Washington, DC--U.S. Representative Mary Jo Kilroy's Small Business Intermediary Lending Pilot Program Act, a bill that would create a three-year lending pilot program for small businesses, passed the House of Representatives today as part of the Small Business Jobs Act. The pilot program would give small businesses the capital to create jobs by providing them with low cost, long term loans through the Small Businesses Administration (SBA).

"Small businesses are the engines of job growth in our country and it is up to us to give them the fuel to succeed. My bill will break the barriers to credit that central Ohio businesses face so they can continue to stimulate the economy and put Ohioans back to work," said Kilroy.

Small businesses need access to affordable credit to start-up and expand. While the Small Business Administration's (SBA) microloan and 7(a) loan programs address the needs of many small businesses, some need larger loans than the microloan program offers but do not qualify for traditional loans backed by the 7(a) loan program for a variety of reasons, most often a lack of sufficient collateral. This creates a "gap" in the SBA loan program into which many small businesses fall.

Kilroy's bill seeks to tackle this problem by authorizing the Small Business Administration to provide up to $1 million to community development organizations to make low-cost, flexible loans of up to $200,000 to local small businesses looking to start up or expand. The pilot program is modeled after a successful existing program in the U.S. Department of Agriculture, which has proven effective in stimulating economic activity in rural areas.
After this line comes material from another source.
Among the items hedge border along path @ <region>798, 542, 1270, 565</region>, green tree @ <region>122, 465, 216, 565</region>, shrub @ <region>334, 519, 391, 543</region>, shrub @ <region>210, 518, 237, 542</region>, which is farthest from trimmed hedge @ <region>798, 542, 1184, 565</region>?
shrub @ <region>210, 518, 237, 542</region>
Unlike the USDA program, Kilroy's pilot program will serve both urban and rural regions.

The Small Business Intermediary Lending Pilot Program Act was included in a larger bill to help small businesses attain the capital they need to grow and hire new workers. The Small Business Jobs Act is projected to create 500,000 new jobs. Other provisions in theSmall Business Jobs Act are provided below: * Creates a Small Business Lending Fund to deliver loans to small businesses through a new $30 billion lending fund for small- and medium-sized community banks ($10 billion or under) that could leverage up to $300 billion in lending. The legislation includes tough performance-based incentives to make sure that these banks lend to small businesses.

* Increases the tax deduction for business start-up expenditures so that small business owners can focus more on hiring new workers and growing their businesses.

* Doubles the amount a business can write off for equipment purchases, from $250,000 to $500,000, through 2011.

* Eliminates capital-gains taxes on small business investments.

* Allows small-business owners to deduct the cost of health insurance in 2010 for themselves and their family members in calculating their self-employment taxes.

* Extends SBA Recovery loans to increase lending support for small businesses.

The Small Business Jobs Act is supported by National Small Business Association, Small Business Majority, National Retail Federation, National Restaurant Association, Hispanic Chamber of Commerce, Independent Community Bankers of America, American Bankers Association, Financial Services Roundtable, Business & Professional Women's Foundation, International Franchise Association, Motor & Equipment Manufacturers, and National Association for the Self-Employed.